__WORK TO COMPLETE__
Taking the listing below, restate word for word each line from the line with "European Price Report" to the line with "P.K. SUBBAN Montreal", ends included, and stop there.

__INPUT DATA__
---------------
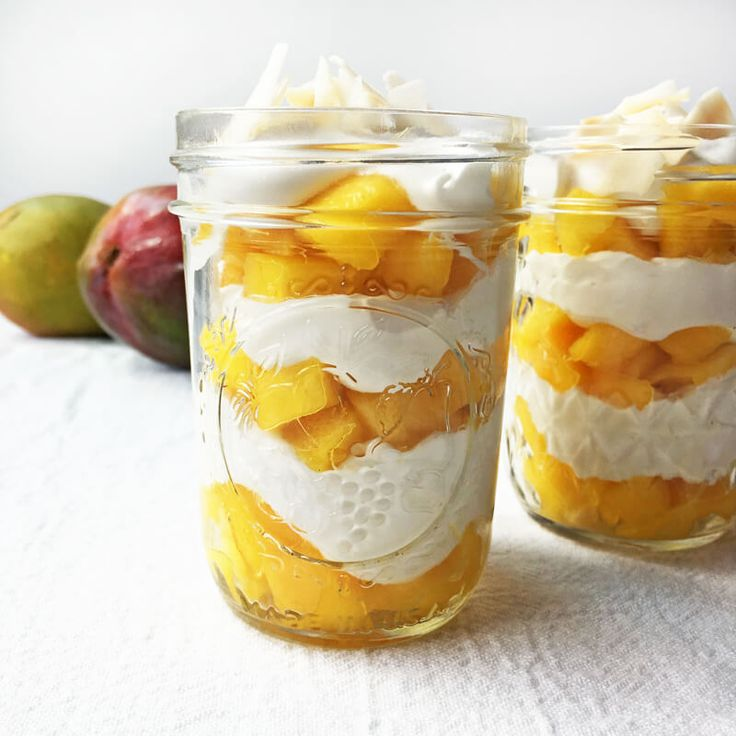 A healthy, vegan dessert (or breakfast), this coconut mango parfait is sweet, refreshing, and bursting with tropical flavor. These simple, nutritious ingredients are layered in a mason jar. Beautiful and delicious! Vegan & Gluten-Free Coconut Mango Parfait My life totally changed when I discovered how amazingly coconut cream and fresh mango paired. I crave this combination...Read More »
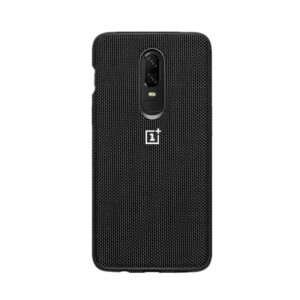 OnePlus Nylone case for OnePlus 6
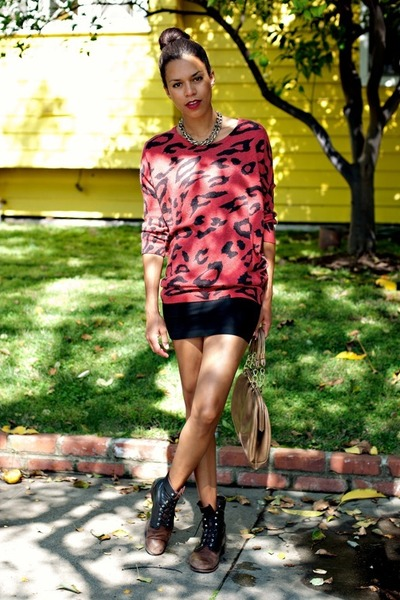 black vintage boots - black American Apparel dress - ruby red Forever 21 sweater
---------------
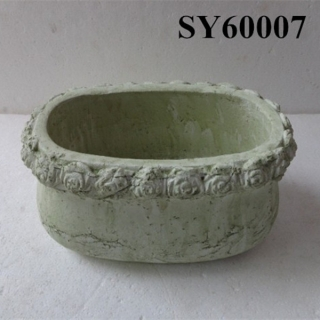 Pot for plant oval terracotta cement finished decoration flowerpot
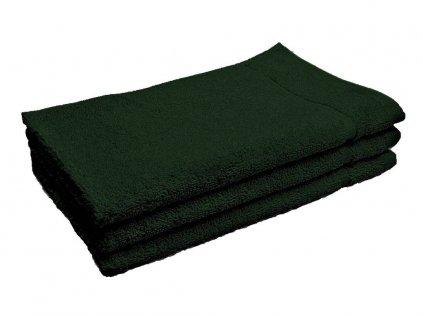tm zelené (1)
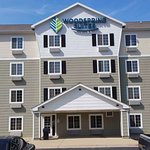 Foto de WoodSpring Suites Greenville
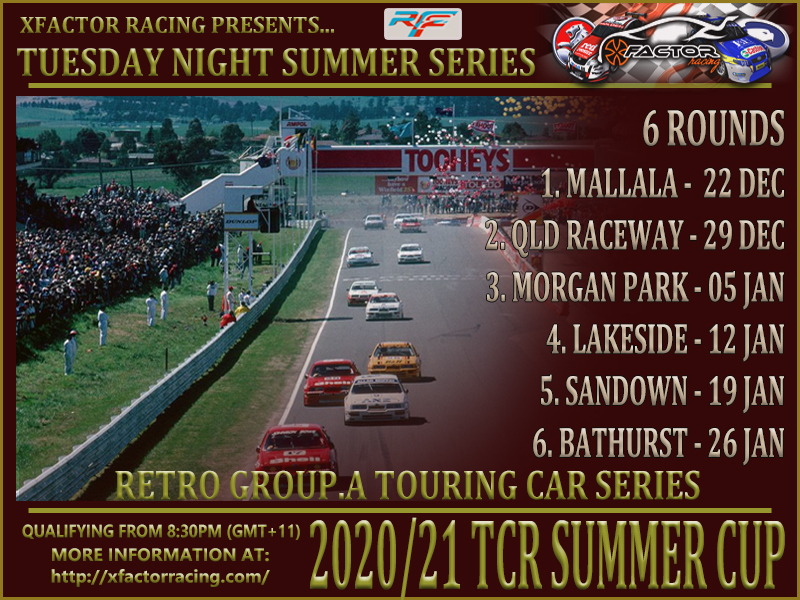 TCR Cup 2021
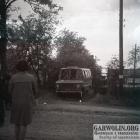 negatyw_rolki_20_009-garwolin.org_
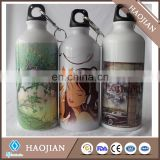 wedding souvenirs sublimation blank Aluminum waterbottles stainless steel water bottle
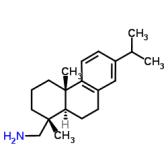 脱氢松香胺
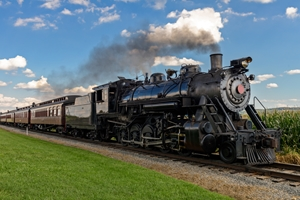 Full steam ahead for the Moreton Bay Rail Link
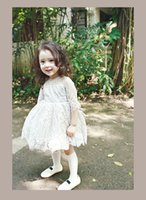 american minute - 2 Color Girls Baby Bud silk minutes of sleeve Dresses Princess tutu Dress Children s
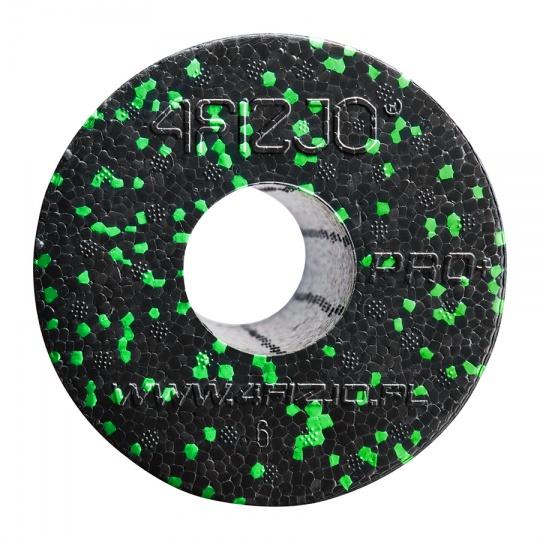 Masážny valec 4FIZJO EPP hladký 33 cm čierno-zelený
---------------
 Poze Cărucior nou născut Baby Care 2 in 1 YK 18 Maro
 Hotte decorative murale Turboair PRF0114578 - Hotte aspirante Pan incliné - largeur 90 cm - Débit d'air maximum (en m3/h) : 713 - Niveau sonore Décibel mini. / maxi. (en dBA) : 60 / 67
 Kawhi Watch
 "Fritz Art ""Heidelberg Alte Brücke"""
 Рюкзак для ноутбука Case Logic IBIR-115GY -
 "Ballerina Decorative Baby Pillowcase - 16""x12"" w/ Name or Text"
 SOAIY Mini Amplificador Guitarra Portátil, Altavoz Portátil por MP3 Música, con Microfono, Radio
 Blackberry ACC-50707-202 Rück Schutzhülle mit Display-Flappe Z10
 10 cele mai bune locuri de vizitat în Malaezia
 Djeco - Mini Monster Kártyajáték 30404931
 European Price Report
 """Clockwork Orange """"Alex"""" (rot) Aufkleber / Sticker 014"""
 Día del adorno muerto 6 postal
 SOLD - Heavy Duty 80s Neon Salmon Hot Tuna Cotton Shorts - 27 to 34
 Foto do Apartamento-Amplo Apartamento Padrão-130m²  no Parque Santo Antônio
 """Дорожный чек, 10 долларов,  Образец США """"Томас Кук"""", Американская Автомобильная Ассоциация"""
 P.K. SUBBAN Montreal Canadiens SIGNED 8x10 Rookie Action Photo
---------------
__COMPLETED TASK__
 European Price Report
 """Clockwork Orange """"Alex"""" (rot) Aufkleber / Sticker 014"""
 Día del adorno muerto 6 postal
 SOLD - Heavy Duty 80s Neon Salmon Hot Tuna Cotton Shorts - 27 to 34
 Foto do Apartamento-Amplo Apartamento Padrão-130m²  no Parque Santo Antônio
 """Дорожный чек, 10 долларов,  Образец США """"Томас Кук"""", Американская Автомобильная Ассоциация"""
 P.K. SUBBAN Montreal Canadiens SIGNED 8x10 Rookie Action Photo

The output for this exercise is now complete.